The Original Tea Partier

[Guest post by Simon van Zuylen-Wood]

Perhaps the most puzzling aspect of Newt Gingrich’s highly puzzling ascendance is his popularity among Tea Party voters. As of December 6 he was the overwhelming Tea Party favorite, with 47% of their support. (This enthusiasm may have flagged amid the targeted attacks Newt’s opponents have been deploying this week.) Gingrich’s lead could be a passing fad, but while it lasts, he’s got the Tea Party to thank. His numbers among “moderates/liberals” and “Tea Party nonsupporters” are virtually identical to Romney’s. The Gingrich surge, in other words, is quite similar to the Michele Bachmann and Herman Cain surges. But why Gingrich, of all people?

Here is a candidate who epitomizes K Street insiderism with self dealing and quasi-lobbying gigs. He has violated ostensibly sacrosanct principles of social conservatism. Perhaps most damningly, he has supported an individual health care mandate and affirmed the existence of climate change. So “progressive” is Gingrich, Glenn Beck said last weekend, only his whiteness distinguishes him from Barack Obama. This was evidence enough for Beck to conclude that Gingrich owed his Tea Party support to racism. A titillating theory to be sure, but probably not the right one.

- [Exercise requirements]:
a) Copy the passage on Gingrich's Tea Party support from "Perhaps the most" to "of all people?", replacing "overwhelming" with "clear".
b) According to the passage on Gingrich's Tea Party support, what percentage of Tea Party voters backed Gingrich as of December 6?
The rows after this passage on Gingrich's Tea Party support are separate material.

- [Supplied records]:
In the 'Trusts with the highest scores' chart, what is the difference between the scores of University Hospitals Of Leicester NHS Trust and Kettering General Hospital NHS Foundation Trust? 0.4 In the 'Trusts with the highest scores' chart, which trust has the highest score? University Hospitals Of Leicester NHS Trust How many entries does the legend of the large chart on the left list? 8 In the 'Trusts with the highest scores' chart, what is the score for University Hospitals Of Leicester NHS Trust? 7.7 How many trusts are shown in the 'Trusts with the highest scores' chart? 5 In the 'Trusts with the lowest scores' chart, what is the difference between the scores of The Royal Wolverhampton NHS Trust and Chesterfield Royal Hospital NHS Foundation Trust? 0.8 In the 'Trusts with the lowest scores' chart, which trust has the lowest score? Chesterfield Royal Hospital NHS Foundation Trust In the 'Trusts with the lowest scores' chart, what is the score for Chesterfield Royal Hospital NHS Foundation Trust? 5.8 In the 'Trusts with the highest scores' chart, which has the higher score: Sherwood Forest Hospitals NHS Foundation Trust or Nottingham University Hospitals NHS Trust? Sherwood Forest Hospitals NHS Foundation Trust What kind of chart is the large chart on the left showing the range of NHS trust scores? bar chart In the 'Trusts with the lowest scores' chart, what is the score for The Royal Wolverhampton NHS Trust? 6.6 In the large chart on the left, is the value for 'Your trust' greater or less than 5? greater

...

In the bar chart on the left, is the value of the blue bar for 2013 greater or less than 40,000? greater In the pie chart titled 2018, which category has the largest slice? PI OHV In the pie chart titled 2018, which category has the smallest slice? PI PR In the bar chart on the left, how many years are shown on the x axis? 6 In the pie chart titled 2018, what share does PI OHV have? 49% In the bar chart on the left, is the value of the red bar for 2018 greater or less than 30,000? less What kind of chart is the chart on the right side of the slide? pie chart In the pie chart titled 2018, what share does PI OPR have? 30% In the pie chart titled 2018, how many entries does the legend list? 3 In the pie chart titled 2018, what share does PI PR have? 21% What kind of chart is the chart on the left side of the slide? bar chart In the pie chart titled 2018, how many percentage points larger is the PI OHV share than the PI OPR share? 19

- [Answers to the exercises]:
a)
Perhaps the most puzzling aspect of Newt Gingrich’s highly puzzling ascendance is his popularity among Tea Party voters. As of December 6 he was the clear Tea Party favorite, with 47% of their support. (This enthusiasm may have flagged amid the targeted attacks Newt’s opponents have been deploying this week.) Gingrich’s lead could be a passing fad, but while it lasts, he’s got the Tea Party to thank. His numbers among “moderates/liberals” and “Tea Party nonsupporters” are virtually identical to Romney’s. The Gingrich surge, in other words, is quite similar to the Michele Bachmann and Herman Cain surges. But why Gingrich, of all people?

b) 47%